JD: When we know something is coming up, we prepare in advance. We did it for holidays in recovery. Starting on November 1, we began to work on holiday relapse prevention plans with patients. In anticipation of tax season, the behavioral health staff, starting in January, are proactive with patients in developing financial budgeting plans. Of course, throughout the year CleanSlate care coordinators help patients navigate financial barriers.
What clinical approaches do you apply to financial triggers and in addiction treatment generally?
JD: First and foremost is motivational interviewing. ‘OK, so what are your goals? Your goal is to stay in recovery and do this and that. So when you get this lump sum, if you do this, how will that help you reach your goals?’ Motivational interviewing is really effective, and all our staff is trained in it to some degree.
We also use cognitive behavioral therapy (CBT) to help change skewed thought patterns around money. CBT challenges those thought patterns and replaces them with more positive and adaptive thinking patterns in matters of money, budgeting and planning.
Without revealing any identifying details, can you share a success story of someone in recovery who overcame these financial challenges?
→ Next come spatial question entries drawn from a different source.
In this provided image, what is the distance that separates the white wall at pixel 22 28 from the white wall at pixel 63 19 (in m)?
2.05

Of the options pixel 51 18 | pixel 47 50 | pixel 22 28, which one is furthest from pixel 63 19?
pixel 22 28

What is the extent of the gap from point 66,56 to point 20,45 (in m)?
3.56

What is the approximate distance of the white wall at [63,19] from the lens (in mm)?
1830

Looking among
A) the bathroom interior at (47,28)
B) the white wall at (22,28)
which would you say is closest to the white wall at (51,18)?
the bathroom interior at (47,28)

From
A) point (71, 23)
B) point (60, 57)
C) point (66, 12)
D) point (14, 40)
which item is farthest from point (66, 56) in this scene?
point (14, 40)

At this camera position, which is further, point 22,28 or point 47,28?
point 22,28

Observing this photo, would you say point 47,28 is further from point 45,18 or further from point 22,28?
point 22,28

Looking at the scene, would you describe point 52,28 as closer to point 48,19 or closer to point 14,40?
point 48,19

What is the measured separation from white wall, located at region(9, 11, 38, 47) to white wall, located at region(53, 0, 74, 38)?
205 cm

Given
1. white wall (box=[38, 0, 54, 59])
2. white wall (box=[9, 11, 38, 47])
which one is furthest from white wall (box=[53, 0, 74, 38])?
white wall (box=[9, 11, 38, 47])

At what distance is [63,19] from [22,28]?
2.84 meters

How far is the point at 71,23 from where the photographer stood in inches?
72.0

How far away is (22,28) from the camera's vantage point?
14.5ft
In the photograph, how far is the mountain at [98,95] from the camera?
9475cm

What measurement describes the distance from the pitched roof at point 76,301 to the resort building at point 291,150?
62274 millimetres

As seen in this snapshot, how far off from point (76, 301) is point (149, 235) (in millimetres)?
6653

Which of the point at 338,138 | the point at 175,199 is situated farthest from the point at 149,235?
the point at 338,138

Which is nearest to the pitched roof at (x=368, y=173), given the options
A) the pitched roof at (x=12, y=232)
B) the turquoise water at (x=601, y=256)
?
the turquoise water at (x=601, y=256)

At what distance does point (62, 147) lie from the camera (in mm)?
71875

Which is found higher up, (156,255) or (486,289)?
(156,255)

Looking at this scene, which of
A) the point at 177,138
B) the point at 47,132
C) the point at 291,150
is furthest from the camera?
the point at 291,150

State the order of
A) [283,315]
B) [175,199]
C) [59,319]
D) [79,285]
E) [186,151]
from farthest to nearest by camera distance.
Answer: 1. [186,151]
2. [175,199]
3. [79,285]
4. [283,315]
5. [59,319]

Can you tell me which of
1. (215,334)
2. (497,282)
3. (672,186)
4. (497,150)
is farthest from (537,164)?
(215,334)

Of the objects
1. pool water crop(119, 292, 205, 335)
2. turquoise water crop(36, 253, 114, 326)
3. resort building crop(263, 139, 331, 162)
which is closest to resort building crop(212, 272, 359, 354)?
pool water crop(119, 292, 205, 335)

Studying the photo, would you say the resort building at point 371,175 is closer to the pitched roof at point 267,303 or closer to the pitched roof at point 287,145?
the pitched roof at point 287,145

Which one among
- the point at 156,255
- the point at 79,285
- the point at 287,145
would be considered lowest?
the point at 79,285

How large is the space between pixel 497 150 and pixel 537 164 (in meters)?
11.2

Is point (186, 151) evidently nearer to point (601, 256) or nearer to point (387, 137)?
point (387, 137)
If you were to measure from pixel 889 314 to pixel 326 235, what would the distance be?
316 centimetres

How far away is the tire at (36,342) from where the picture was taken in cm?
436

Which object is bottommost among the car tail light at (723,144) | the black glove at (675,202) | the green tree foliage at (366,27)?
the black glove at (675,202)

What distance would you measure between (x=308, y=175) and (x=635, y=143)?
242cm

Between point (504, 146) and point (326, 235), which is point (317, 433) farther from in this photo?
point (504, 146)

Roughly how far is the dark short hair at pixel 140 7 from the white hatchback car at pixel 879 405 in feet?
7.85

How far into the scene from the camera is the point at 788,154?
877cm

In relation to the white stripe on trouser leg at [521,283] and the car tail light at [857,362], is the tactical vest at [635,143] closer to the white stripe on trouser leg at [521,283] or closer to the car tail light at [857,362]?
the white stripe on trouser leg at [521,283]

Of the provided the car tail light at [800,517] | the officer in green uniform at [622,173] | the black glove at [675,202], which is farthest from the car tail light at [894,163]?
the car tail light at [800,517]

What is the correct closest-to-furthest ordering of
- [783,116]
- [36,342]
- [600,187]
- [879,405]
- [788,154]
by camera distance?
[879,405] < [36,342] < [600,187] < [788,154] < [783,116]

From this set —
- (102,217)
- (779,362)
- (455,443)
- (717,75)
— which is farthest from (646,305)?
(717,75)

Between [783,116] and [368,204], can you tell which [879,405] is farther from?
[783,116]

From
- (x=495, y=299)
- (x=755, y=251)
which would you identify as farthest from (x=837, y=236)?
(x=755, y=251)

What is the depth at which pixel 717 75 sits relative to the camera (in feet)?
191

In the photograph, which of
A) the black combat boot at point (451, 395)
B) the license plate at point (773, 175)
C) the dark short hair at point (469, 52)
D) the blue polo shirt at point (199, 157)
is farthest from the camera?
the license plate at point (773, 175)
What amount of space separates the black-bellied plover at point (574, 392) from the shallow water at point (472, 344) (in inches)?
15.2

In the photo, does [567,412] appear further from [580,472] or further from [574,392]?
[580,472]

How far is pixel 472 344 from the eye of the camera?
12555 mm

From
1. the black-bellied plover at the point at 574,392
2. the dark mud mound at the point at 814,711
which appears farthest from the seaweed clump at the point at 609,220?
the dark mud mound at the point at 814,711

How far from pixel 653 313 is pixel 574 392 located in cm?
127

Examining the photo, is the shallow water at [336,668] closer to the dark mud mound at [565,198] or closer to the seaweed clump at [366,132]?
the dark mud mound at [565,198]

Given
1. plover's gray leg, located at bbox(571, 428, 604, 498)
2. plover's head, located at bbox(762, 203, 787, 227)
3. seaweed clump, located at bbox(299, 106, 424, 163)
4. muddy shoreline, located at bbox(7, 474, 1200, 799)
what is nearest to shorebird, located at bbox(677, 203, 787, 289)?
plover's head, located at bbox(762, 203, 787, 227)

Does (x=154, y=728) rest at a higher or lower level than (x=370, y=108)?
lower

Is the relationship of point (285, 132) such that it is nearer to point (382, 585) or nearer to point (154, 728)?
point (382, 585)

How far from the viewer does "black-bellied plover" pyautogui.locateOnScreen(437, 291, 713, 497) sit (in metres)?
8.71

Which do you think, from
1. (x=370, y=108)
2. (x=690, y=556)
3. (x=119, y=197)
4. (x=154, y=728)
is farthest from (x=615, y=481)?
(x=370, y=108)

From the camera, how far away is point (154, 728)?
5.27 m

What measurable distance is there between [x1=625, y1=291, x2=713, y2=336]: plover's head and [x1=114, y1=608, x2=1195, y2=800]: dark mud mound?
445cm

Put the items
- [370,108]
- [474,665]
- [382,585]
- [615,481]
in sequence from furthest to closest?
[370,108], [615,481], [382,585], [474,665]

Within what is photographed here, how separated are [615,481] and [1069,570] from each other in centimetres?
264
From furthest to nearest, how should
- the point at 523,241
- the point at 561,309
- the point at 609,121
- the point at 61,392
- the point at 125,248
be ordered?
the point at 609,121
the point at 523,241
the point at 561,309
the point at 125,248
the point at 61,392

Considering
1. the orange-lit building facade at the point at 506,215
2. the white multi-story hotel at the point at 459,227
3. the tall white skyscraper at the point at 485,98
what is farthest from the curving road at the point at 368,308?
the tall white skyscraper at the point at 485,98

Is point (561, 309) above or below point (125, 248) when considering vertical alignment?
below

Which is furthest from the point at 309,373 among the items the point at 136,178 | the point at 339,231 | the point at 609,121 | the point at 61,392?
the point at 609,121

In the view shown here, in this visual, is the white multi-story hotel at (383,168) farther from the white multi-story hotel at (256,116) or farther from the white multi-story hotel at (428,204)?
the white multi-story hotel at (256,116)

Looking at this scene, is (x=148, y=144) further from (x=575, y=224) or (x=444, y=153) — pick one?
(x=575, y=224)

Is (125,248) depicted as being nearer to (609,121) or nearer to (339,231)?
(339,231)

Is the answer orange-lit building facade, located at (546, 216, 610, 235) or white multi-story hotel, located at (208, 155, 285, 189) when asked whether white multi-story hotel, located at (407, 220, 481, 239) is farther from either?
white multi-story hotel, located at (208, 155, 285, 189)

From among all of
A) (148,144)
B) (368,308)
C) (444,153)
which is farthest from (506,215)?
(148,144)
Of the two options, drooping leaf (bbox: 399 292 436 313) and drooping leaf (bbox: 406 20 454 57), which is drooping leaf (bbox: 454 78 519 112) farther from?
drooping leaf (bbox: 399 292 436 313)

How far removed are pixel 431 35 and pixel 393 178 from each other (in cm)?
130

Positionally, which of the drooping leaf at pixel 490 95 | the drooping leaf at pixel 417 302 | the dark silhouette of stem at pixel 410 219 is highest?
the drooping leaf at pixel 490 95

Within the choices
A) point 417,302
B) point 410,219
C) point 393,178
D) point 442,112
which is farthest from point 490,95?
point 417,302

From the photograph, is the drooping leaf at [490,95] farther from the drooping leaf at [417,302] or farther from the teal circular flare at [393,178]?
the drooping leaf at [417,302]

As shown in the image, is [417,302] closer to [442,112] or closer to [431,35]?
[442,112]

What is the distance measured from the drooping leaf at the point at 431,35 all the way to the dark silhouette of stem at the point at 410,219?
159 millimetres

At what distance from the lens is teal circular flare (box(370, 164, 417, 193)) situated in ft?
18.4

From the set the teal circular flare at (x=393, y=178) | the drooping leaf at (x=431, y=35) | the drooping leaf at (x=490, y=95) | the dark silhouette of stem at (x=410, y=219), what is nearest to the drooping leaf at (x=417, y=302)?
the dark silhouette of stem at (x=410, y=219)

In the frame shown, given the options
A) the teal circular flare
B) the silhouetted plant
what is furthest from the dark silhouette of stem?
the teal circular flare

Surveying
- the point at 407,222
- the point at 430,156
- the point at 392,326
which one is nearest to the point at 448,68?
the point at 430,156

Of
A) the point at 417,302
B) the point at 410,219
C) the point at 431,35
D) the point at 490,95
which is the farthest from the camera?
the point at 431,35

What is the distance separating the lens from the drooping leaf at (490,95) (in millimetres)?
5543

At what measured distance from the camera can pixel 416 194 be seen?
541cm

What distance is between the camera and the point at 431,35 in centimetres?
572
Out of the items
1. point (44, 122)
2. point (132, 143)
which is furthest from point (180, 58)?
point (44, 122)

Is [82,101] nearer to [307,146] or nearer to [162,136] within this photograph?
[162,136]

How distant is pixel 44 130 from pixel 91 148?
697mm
JD: I had a patient who struggled especially with money. And so when income tax time came, we had a solid plan in place. The patient had me also involve a family member, who was good recovery support for them. We set up a savings account together, and came up with a really nice plan sorting out wants and needs, catching up on debt, what can be put aside, and what can be paid ahead of time. Come June, this patient was still in treatment, and was actually able to buy a car. This patient was very open about how in the past they never would have gotten here. It was awesome to see them improve their lives, and financial planning was a significant part of that process.
How do you think addiction treatment programs could do a better job addressing the financial aspects of recovery?
JD: Unfortunately many programs don’t bring up financial planning at all. They know what’s going to happen, but they don’t take the steps to prevent it. What we’re doing at CleanSlate is helping our patients come up with a plan to prepare. So my hope is that more places focus on this because it really is a significant part of recovery.
Any final thoughts?
The general takeaway is that you have to have a plan. Planning is key.